Logo, a prisão é altamente lucrativa e quanto maior a sua população, maior são os lucros que ela oferece. No Brasil, mercantilizam-se os serviços e a execução prisional. A alimentação, a limpeza, os sistemas tecnológicos de monitoramento e informação são serviços exercidos por empresas privadas, isso sem falar na completa privatização de unidades prisionais em alguns estados da federação. A afinação entre as estratégias sociais e penais reproduzem a lógica do projeto neoliberal. Desmonta a política de assistência social, mantém o desemprego, precariza as relações de trabalho e, por fim, criminaliza a miséria.

Nesse sentido, com a vasta população prisional que o Brasil já detém, grande parte composta por presos provisórios, que não tiveram condenação e, portanto, podem ser inocentados dos crimes que lhes foram atribuídos, as unidades prisionais são superlotadas. Não suficiente, as condições estruturais são precárias e o acesso aos direitos sociais limitados. Essa realidade foi fortemente impactada com o advento da pandemia do novo coronavírus no país, como veremos a seguir.

3 Pandemia do novo coronavírus e a prisão

Um novo vírus e uma nova doença impactam o cenário mundial no final de 2019 e redobram suas dimensões, quando em março de 2020, a Organização Mundial da Saúde (OMS) declara que estamos vivendo uma pandemia. Medidas emergenciais começam a ser elaboradas e implementadas em vários países. Como a Covid-19 carece de estudo e vacina, as melhores estratégias para a contenção do vírus são: o distanciamento social, a higienização constante das mãos, a adoção de etiquetas respiratórias e o uso permanente de máscaras. Essa realidade instaurou uma grave crise de saúde pública no Brasil. O Sistema Único de Saúde embora seja universal, nunca atuou em sua plenitude no país, e o desmonte já implementado na política ficou ainda mais aparente na pandemia.
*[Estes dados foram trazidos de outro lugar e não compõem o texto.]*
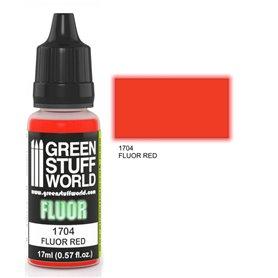 Green Stuff World Farba akrylowa FLUOR PAINT RED / 17ml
Enfim, a pandemia Covid-19 chega ao Brasil, que com sua histórica desigualdade social e com anos de destruição do SUS (mas que não podemos ignorar a existência de resistências, como trataremos adiante), coloca no horizonte imensas dificuldades de se pensar um futuro tranquilo para esse quadro desolador que a pandemia tem gerado nos países onde, antecipadamente, já passou. (MATOS, 2020, p. 2).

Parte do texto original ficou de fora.